As the elderly population in the U.S. grows, radiologists are increasingly being called on to perform imaging studies of age-related acute and chronic diseases. An atlas that will document a baseline benchmark of normal age-related changes in the body and how they relate to or influence and support age-related diseases is being compiled by researchers at the University of Pennsylvania.

Spearheading the project is Dr. Abass Alavi, emeritus chair of the department of nuclear medicine at Penn and a pioneer in FDG-PET imaging. He and his colleagues have undertaken a massive project to quantitatively document the normal aging process with PET, CT, and MR imaging.

So far, Penn researchers have published 11 studies in Seminars in Nuclear Medicine. More studies with additional detail are slated to appear this month and in the future. The effort involves retrospectively reviewing images from a representative cross-section of the population, including pediatrics, all considered healthy. Researchers recorded organ volumes and metabolic activities in the brain, head and neck, thorax, heart and blood vessels, breast, abdomen, pelvis, bone marrow, and skin, fat, and muscle. With this knowledge, nuclear medicine physicians and radiologists will be better able to differentiate early pathology from changes of normal aging.

"Despite the fact that everyone undergoes aging, there is very little in the literature regarding quantitative assessment of normal age-related changes in structure and function of the different organ systems of the body through use of imaging," said Dr. Drew A. Torigian, an assistant professor of radiology at Penn and senior author on several of the papers published in this effort. "In order to know whether a structure is normal or not, you need to first know what's considered normal."
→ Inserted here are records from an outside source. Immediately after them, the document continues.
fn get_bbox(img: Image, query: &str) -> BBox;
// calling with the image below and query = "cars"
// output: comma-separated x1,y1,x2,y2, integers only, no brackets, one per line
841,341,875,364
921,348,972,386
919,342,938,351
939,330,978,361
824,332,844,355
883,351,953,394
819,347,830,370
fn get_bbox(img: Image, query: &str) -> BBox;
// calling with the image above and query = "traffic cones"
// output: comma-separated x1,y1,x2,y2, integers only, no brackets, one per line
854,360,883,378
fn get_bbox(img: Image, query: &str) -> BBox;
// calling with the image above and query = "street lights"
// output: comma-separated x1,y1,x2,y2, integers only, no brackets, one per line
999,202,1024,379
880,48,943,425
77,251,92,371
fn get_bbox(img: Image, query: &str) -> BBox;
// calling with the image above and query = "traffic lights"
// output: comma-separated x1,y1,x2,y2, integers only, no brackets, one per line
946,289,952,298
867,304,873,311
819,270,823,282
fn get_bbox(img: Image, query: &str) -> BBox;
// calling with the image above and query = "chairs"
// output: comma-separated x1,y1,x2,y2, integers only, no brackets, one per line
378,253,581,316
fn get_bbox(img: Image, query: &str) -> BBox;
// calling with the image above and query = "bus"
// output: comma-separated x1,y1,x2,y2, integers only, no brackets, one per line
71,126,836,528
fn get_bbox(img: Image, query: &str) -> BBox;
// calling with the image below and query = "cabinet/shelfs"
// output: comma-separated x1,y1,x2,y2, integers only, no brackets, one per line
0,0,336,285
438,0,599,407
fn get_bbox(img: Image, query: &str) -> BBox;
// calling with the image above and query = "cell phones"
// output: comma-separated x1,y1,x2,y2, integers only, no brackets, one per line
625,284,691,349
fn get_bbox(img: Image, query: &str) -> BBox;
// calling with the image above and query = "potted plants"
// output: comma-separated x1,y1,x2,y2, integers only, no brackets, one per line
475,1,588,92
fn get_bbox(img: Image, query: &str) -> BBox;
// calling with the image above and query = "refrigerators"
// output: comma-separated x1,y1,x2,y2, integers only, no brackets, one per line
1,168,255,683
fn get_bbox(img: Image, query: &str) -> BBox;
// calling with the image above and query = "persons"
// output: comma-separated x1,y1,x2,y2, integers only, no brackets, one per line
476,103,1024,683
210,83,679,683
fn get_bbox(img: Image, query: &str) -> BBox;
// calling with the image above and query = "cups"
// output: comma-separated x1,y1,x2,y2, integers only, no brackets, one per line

The thymus gland, for instance, shrinks with age. In a 50-year-old adult, radiologists generally would not see the thymus on a PET or CT scan. But in a 10-year-old child, they'd find a large thymus with some metabolic activity. Both are normal, Torigian said.

Imaging atlases of normal structures already exist, but this current effort differs in its organized assessment of changes that occur in normal aging and in the use of precise quantitative measurements, Alavi said. Radiologists have been slow to adapt age-related knowledge into their practices, and they have not fully embraced quantitative analysis.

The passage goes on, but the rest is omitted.